- MATERIAL PROVIDED
#####

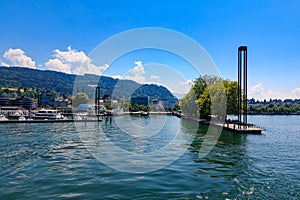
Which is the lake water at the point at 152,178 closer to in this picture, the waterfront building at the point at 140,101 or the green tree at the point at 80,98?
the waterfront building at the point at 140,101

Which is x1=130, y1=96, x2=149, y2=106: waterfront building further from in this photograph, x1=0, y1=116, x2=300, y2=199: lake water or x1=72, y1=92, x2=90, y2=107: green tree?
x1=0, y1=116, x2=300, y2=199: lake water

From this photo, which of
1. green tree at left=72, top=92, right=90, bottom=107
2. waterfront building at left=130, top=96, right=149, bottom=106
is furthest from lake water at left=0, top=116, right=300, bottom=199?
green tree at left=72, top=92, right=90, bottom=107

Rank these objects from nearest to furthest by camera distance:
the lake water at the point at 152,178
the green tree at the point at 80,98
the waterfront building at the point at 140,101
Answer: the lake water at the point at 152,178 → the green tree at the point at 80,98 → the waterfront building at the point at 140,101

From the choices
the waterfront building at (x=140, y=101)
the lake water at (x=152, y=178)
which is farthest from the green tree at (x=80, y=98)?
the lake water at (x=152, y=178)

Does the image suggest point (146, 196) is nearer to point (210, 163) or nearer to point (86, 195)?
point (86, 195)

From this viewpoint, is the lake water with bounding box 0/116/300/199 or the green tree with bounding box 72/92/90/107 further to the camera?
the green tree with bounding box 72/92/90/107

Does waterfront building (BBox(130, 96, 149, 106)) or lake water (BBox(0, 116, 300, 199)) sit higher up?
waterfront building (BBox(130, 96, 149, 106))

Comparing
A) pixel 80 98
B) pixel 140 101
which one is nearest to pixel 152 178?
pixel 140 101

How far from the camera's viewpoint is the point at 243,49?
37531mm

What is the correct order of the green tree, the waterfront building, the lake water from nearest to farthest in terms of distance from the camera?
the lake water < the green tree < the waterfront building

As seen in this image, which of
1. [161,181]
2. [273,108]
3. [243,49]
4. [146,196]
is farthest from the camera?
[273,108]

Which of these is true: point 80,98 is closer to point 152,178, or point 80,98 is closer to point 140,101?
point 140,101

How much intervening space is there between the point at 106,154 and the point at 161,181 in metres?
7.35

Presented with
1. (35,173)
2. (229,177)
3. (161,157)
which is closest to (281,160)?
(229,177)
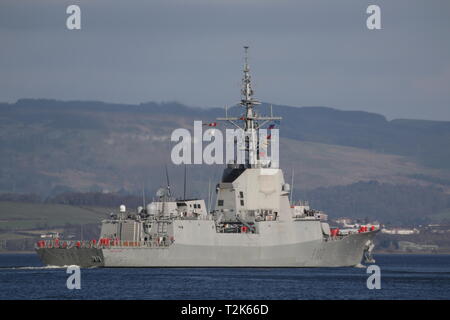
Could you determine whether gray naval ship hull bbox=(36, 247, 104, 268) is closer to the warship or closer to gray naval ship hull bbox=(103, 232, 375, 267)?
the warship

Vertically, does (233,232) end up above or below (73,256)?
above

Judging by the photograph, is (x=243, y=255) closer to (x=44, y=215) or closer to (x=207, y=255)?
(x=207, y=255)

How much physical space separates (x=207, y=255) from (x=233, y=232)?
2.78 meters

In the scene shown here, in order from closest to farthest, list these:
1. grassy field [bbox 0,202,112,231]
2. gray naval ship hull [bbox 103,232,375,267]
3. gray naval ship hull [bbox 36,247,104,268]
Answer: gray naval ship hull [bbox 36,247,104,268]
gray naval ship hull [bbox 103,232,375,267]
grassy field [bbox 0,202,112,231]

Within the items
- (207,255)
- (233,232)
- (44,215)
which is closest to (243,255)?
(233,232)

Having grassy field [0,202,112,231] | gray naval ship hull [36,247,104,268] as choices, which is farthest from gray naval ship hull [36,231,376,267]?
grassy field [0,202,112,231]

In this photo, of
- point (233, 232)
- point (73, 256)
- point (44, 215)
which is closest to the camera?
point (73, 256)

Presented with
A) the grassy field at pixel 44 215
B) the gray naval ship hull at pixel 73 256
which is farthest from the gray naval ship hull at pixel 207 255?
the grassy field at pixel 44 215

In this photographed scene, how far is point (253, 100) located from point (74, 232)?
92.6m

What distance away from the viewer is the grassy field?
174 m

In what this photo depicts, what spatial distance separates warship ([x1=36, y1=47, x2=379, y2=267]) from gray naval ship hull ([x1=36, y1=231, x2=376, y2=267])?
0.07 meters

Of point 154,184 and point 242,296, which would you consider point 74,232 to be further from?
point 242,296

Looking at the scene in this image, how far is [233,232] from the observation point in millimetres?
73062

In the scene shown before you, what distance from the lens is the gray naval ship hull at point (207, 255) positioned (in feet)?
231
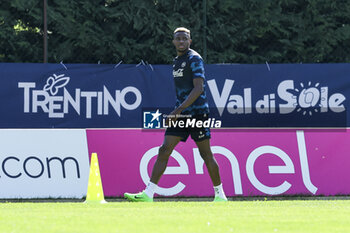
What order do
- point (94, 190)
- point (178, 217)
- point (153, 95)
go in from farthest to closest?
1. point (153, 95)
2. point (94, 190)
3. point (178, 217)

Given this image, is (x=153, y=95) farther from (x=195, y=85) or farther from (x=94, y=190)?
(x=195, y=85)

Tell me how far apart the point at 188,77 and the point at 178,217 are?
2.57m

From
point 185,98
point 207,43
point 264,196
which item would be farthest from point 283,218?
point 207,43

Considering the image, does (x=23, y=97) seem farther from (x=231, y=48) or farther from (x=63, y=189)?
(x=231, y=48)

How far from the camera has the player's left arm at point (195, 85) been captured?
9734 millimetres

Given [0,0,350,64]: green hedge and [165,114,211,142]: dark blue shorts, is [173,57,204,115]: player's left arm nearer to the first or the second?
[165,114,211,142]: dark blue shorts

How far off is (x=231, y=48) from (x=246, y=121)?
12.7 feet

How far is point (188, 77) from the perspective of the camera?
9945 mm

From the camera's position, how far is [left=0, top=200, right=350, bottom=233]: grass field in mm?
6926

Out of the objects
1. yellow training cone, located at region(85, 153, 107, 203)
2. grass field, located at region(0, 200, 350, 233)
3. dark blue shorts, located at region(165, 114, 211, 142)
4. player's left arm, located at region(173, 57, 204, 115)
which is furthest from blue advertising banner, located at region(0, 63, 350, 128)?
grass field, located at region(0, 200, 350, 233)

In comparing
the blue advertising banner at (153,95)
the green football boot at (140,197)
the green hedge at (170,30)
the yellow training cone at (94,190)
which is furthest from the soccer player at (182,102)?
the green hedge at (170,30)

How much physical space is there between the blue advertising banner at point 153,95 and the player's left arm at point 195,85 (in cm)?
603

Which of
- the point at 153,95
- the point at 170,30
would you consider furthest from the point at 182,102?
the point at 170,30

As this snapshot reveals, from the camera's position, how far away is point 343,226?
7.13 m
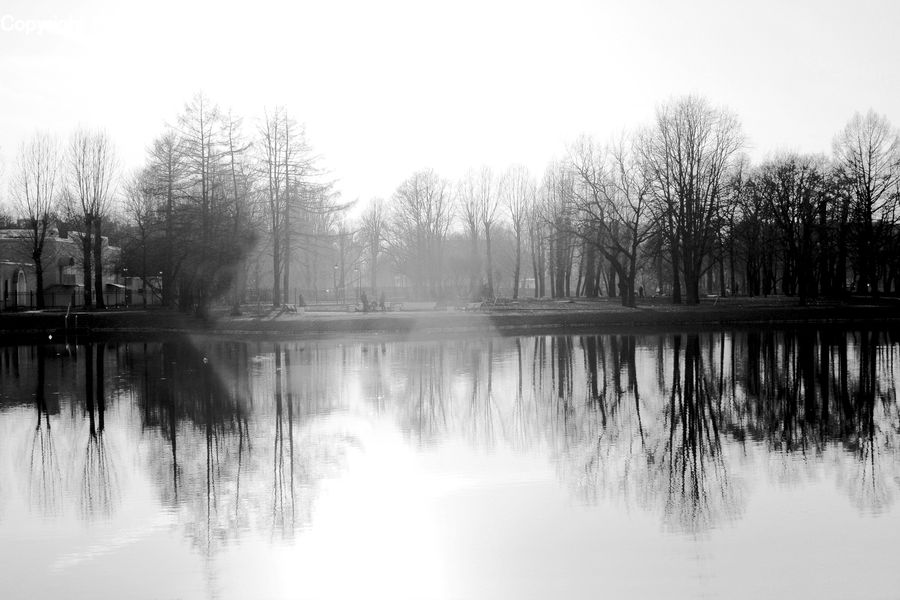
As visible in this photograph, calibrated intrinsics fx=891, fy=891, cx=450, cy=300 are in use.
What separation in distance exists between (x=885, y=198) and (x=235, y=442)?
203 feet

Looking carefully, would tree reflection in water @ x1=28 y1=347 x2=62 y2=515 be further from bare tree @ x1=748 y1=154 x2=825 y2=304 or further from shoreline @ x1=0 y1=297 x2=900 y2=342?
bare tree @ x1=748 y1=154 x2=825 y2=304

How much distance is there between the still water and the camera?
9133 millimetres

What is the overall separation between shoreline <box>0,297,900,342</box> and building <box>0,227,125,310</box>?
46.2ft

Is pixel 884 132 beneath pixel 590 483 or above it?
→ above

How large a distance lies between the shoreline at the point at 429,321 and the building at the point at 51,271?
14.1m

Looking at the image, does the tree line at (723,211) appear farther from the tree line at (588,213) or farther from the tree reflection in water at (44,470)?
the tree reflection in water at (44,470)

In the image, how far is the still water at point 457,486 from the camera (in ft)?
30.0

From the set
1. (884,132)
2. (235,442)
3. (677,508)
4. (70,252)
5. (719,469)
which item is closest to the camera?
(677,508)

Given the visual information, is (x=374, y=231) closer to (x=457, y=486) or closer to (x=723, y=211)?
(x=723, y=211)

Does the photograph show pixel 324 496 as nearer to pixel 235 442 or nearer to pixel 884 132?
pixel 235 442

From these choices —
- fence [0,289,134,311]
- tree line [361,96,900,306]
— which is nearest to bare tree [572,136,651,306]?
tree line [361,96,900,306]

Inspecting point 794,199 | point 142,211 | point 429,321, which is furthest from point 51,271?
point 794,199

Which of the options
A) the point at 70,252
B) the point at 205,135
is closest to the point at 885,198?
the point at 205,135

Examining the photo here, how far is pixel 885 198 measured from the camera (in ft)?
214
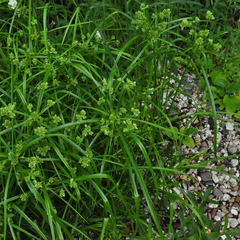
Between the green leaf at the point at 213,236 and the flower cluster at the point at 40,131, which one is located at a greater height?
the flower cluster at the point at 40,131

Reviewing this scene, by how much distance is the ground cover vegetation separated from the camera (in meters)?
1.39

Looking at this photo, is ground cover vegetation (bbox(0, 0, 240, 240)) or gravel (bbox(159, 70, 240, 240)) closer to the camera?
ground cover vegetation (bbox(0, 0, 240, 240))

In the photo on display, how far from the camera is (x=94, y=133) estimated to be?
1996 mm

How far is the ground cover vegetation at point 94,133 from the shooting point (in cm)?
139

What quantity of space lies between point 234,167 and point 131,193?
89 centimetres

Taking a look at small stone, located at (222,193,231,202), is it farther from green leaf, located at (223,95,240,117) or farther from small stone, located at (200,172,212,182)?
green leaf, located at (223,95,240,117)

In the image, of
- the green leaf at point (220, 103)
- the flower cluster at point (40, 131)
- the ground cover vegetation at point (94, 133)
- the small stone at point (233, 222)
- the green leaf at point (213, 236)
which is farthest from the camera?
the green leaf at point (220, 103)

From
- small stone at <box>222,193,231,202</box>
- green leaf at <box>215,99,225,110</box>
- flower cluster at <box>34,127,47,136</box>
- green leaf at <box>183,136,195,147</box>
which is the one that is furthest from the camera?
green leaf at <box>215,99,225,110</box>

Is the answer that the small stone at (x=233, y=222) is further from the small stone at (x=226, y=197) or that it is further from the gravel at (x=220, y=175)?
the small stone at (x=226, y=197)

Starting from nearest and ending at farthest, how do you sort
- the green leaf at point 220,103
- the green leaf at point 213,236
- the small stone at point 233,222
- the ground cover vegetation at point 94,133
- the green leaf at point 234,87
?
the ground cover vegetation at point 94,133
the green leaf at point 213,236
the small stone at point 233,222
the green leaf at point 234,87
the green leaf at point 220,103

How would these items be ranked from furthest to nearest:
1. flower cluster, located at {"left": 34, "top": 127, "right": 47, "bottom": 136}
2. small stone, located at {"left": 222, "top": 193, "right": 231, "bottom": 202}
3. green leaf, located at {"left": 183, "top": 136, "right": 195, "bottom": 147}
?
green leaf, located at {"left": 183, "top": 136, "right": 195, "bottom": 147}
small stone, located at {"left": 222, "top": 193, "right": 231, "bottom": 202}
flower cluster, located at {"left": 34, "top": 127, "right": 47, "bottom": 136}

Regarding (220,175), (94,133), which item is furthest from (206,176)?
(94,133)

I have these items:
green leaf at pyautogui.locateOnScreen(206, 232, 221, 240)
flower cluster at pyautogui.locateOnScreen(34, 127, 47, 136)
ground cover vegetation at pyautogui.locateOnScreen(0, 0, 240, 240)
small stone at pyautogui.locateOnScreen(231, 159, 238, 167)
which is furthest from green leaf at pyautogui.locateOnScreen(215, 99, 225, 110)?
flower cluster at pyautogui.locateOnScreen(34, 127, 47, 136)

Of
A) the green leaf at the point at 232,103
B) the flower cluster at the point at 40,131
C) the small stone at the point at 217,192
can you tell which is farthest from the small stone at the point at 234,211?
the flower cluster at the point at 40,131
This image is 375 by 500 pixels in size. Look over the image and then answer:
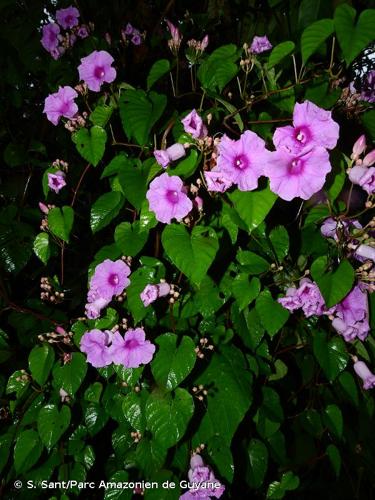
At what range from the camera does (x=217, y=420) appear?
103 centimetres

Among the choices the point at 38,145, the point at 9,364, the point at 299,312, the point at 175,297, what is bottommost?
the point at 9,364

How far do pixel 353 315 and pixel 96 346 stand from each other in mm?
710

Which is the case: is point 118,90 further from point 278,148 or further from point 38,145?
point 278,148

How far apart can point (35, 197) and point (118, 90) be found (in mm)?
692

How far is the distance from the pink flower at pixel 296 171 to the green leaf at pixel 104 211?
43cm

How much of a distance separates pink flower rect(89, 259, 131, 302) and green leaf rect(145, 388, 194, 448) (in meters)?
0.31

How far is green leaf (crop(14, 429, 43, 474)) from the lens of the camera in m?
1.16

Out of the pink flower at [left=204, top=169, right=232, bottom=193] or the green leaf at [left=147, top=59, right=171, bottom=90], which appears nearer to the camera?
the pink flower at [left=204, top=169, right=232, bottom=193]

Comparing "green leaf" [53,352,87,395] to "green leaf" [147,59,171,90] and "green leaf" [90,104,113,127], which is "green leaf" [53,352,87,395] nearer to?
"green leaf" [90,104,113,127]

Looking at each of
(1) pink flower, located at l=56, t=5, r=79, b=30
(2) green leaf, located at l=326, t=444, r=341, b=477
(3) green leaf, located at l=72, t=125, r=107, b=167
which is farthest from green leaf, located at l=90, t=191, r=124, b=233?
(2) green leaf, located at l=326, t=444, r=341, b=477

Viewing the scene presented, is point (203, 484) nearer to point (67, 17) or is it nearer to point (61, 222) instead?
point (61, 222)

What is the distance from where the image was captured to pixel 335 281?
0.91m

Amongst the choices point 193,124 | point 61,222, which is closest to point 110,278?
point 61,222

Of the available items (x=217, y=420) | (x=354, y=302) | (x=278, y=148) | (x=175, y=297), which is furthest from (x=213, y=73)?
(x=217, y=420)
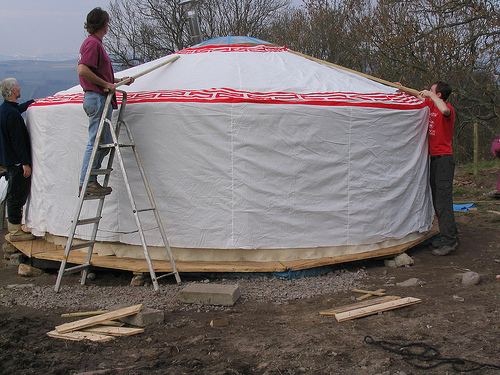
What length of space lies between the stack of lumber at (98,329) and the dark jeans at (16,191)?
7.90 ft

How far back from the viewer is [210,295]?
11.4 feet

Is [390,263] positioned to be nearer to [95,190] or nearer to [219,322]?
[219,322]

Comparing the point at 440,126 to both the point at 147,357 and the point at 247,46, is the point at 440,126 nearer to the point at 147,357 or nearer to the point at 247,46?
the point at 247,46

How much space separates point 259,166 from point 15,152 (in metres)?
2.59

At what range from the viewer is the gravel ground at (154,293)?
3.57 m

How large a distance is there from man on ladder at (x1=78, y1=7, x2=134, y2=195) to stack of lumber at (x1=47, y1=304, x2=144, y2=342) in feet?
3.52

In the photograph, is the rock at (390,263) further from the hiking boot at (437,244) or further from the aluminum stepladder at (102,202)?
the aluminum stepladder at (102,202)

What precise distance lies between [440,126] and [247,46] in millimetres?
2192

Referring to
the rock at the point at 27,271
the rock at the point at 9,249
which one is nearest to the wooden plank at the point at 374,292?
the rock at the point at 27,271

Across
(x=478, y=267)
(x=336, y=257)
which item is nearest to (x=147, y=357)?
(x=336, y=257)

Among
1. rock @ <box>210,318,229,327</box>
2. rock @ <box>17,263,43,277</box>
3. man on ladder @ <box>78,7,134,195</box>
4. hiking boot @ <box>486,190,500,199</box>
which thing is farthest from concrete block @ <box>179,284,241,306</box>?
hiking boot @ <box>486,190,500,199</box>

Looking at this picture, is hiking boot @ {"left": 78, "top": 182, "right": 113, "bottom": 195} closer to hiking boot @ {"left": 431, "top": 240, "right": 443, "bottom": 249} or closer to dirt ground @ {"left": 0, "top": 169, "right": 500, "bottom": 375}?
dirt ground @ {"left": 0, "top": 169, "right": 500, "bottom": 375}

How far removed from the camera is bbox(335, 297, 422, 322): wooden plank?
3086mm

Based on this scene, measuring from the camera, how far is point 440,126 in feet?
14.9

#####

- TO BE DONE
Quote the entries word for word, from the line containing "Vertically, does (233,232)" through the line containing "2.78 meters", both lines included.

- RIGHT ANSWER
Vertically, does (233,232) end up above or below (73,256)?
above

Judging by the photograph, is (x=243, y=255) closer to (x=44, y=215) or closer to (x=207, y=255)?
(x=207, y=255)

How much physical space separates (x=207, y=255) from (x=233, y=232)?
2.78 meters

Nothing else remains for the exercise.